PROBLEM TO SOLVE -> Rewrite the records from the start through the line containing "1748 millimetres", changing "camera" to "observer" and leaving everything else the same.

+ + + + +

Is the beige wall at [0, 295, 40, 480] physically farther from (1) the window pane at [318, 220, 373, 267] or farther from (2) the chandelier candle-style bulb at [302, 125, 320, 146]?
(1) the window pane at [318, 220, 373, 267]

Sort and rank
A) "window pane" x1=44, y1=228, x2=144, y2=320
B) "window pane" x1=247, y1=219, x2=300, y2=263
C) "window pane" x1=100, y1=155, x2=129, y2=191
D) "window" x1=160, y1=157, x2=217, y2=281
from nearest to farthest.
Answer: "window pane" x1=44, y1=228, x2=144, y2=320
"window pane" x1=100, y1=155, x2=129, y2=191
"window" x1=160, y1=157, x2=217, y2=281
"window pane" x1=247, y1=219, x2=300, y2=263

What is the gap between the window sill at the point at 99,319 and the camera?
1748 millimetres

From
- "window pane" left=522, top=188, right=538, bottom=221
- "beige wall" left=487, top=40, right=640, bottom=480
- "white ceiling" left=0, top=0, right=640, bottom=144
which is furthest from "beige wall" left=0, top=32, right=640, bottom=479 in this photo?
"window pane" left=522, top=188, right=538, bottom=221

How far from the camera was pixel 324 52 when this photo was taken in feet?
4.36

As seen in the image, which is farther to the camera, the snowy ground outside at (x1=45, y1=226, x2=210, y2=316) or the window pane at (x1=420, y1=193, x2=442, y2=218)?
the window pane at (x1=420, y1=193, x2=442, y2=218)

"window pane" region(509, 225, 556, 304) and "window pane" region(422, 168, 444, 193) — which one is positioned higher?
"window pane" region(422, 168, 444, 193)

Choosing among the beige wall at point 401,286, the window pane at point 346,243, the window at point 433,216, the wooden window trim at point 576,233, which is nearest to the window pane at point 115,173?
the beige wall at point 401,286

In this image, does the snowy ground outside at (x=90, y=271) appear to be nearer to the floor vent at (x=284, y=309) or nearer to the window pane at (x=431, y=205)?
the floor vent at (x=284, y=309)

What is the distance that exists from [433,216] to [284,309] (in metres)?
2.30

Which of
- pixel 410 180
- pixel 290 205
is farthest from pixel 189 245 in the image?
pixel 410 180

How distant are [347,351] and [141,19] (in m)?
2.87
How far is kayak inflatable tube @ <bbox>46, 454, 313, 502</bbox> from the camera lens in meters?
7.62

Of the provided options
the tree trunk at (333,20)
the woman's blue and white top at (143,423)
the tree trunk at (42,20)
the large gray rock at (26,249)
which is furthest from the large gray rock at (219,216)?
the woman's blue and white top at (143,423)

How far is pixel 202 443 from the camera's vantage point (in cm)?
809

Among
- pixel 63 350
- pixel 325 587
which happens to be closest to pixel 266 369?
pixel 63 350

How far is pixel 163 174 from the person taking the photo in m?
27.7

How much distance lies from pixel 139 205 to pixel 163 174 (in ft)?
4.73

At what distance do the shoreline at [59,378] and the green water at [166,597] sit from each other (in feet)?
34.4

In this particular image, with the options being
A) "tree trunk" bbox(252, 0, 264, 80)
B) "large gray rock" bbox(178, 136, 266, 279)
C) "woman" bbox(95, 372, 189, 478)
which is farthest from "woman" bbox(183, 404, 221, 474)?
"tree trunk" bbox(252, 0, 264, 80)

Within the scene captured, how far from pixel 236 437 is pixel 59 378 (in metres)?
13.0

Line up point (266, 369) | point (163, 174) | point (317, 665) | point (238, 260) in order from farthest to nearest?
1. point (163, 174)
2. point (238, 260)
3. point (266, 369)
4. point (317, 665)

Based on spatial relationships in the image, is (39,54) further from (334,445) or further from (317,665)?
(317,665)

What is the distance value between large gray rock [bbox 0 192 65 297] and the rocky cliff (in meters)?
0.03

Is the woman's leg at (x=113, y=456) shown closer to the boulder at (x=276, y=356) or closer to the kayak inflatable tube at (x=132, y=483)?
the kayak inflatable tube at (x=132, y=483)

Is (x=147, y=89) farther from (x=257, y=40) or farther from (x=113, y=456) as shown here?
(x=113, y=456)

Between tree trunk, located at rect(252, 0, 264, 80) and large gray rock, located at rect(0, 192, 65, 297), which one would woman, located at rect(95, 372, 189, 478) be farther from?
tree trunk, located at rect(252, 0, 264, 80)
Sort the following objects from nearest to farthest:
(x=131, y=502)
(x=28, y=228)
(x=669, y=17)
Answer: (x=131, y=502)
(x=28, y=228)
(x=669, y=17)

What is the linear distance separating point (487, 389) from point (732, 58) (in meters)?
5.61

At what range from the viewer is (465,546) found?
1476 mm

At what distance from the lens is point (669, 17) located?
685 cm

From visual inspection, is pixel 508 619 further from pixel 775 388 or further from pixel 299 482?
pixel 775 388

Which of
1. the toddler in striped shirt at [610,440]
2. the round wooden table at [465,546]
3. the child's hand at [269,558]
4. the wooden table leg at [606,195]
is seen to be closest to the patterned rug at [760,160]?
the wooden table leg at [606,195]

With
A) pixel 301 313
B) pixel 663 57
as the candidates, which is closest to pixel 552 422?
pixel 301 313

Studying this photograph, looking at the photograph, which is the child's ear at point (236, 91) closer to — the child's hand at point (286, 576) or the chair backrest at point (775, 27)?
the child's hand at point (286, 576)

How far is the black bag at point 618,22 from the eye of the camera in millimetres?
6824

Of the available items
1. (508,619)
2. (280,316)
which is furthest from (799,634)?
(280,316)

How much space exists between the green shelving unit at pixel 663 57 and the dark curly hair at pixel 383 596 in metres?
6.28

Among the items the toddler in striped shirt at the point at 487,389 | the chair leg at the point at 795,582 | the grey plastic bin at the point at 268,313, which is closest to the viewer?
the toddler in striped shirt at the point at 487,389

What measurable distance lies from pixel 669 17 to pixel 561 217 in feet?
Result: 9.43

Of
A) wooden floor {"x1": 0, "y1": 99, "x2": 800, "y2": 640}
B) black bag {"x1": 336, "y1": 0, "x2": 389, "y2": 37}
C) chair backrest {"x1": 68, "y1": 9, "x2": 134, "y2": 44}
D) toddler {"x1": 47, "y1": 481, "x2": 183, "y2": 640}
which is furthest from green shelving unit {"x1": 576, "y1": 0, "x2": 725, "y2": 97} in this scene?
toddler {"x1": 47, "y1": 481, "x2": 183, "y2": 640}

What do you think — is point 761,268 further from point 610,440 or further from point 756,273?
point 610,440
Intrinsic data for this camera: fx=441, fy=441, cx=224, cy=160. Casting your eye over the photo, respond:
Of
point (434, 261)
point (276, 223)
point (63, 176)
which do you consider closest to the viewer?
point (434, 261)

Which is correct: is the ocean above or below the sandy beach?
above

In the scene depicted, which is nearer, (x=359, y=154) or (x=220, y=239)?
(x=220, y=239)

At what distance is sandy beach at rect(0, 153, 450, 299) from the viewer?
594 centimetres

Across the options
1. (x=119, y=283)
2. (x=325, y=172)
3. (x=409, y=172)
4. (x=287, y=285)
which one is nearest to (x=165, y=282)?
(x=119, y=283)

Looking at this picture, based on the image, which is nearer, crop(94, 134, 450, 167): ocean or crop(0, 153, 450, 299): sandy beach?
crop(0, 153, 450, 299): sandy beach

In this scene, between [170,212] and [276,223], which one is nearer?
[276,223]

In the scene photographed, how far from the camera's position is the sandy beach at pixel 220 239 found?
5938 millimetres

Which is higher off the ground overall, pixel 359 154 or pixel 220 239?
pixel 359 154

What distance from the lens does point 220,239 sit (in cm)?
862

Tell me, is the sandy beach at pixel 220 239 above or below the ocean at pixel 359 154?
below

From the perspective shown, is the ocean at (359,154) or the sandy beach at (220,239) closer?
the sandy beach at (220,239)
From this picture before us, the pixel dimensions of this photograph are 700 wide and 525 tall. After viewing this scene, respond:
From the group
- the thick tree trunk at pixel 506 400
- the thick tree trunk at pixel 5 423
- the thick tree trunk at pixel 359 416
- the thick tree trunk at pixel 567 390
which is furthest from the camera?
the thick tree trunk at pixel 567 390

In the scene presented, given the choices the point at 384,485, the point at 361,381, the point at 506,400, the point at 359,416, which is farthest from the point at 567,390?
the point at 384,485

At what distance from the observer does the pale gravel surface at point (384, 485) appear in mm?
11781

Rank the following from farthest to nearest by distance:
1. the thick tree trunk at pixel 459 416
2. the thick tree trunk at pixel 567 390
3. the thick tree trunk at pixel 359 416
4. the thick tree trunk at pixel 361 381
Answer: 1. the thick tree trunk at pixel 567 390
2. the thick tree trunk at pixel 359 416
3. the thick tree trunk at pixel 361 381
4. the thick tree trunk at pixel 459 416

+ + + + +

PROBLEM SOLUTION ->
Is the beige wall at [0, 295, 40, 480] physically farther from (1) the window pane at [318, 220, 373, 267] or farther from (2) the chandelier candle-style bulb at [302, 125, 320, 146]?
(1) the window pane at [318, 220, 373, 267]

Sort and rank
A) "window pane" x1=44, y1=228, x2=144, y2=320
B) "window pane" x1=247, y1=219, x2=300, y2=263
C) "window pane" x1=100, y1=155, x2=129, y2=191
D) "window" x1=160, y1=157, x2=217, y2=281
from nearest to farthest.
Answer: "window pane" x1=44, y1=228, x2=144, y2=320
"window pane" x1=100, y1=155, x2=129, y2=191
"window" x1=160, y1=157, x2=217, y2=281
"window pane" x1=247, y1=219, x2=300, y2=263

What is the gap between the window sill at the point at 99,319 and the observer?
1748 millimetres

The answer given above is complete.